Tuesday, November 8, 2011

"Pass The Dutchie"

We docked at Grand Cayman this morning, but have yet to go ashore.  Jordan is still passed out and thank God for that.  We were both nursing a monumentally unnatural swerve yesterday morning.

Jamaica (and Pass The Dutchie) was an eye-opener.  Before we went onshore yesterday, we were different people, but the intensity of this trip finally caught up with us after getting back on the boat. 

Then, after another truly frightening session with “Pass The Dutchie”, we had to snap out of it.  And I don’t mean mellow out.  We had to drop all of this crazy bullshit, because by that point we were looking out over the river of sanity, and about to fall headlong downward into the arms of the fucking spirit-Sphinx.

Jordan and I are crazy people, but we’re not totally far gone.  We like to have fun, and we do it up right, but I don’t think either of us really realized what listening to Pass The Dutchie, barely eating, laughing constantly, and drinking like a Viking would do to push us into new, seriously crazy territory…  Cabin fever!
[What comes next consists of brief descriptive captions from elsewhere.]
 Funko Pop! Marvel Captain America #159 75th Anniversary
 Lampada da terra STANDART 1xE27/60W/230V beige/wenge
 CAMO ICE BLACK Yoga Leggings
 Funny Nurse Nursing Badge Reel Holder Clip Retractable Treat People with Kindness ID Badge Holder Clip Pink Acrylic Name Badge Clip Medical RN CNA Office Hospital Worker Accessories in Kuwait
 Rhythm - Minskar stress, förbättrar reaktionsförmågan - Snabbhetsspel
Cabin fever.  God.  No more.

So we both, in a very amazingly unspoken way, spent the rest of the night as actual, normal, polite and respectful human beings.  When we ate dinner we just basically talked about tuna, and tried not to mention Pass The Dutchie.  We tried not to laugh, and bring back the cosmic Jester into the room.  And man, we are better fucking folks now.

I feel great, exorcised.  You stare into the eye of the lion and it’s freaking you out, and you want to run.  So help me god you want to run.  I wanted to run.  As God as my witness I had a minor panic attack during our last Pass The Dutchie session, tormented and freaked the fuck out I stand here to tell you that I said aloud on Novemer 7th 2011 in the Carribean “Dude, Pass The Dutchie is making me lose my shit.”
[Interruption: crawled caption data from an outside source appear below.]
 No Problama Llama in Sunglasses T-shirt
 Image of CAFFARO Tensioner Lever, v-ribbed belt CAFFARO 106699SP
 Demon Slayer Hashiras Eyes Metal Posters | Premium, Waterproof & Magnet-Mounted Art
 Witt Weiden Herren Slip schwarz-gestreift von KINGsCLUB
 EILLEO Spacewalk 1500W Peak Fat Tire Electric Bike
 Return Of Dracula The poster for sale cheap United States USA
Jordan of course was on no solid ground, no, he was on sandy land too, and all he could do was laugh, buckled over watching me bang my head frantically against my bed, tickled pink about the unreal nature of the situation.

I had to force myself to take deep breaths while listening to “Pass The Dutchie” because “Pass The Dutchie” was scaring the shit out of me.  Pass The Dutchie was making me panic.  What.  The.  Fuck.

And, I’m sure you can feel me on this one, that’s all we needed.  We snatched the candy from the eye of the lion and as we should have known it was just a grape-flavored magic mushroom in the shape of a Bob Marley smiling down over a glow-in-the-dark yin-yang.  Good for us, at least we staked our psychic ground there before we headed back to safety.

Last night was blissfully quiet.  It was like a monastery.  We didn’t say much to each other, we didn’t need to.  We did our own thing, and did it like normal people.

Draw your own implications about the magnitude of what I am recounting of yesterday, and keep in mind we did not know what we had been getting into, no one can know, it’s just too weird.

I wandered around the ship last night in silent reflection, and the more I contemplated the days’ events the more I realized most of my problems really weren’t what I thought them to be.  Really all that was troubling me was “Pass The Dutchie”.  The more and more I thought about it the more and more it became clear, “Fuck, it was pass the Dutchie all along.”  I was so grateful to be alive.  I am happier now because of that song.

Which makes me question my initial impressions of Jamaica.  Fuck dangerous, Jamaica was fucking priceless.  It was like the most beautiful Faberge egg of an island you could imagine, like a Picasso of forest, mountains, old shacks, colorful and hip islanders, toughness, poetic beauty, so fuck the danger.  That just makes Jamaica metal.

Judging from the looks of the island from the boat, Grand Cayman looks about as interesting as Branson, Missouri.  It’s got a very fucking Missouri way about it.

I was able to actually keep down food yesterday shortly before our last “Pass The Dutchie” trip, and I was finally able to try the leftover Jamaican jerk chicken we’d brought back to the ship.  Fuuuuuuuuuuuuuuck.   Oh my fucking sweet nonsense fuck it was just as beautiful as the island of Jamaica, like Roscoe’s Chicken and Waffles priceless but with the bonus magic of habaneros!!!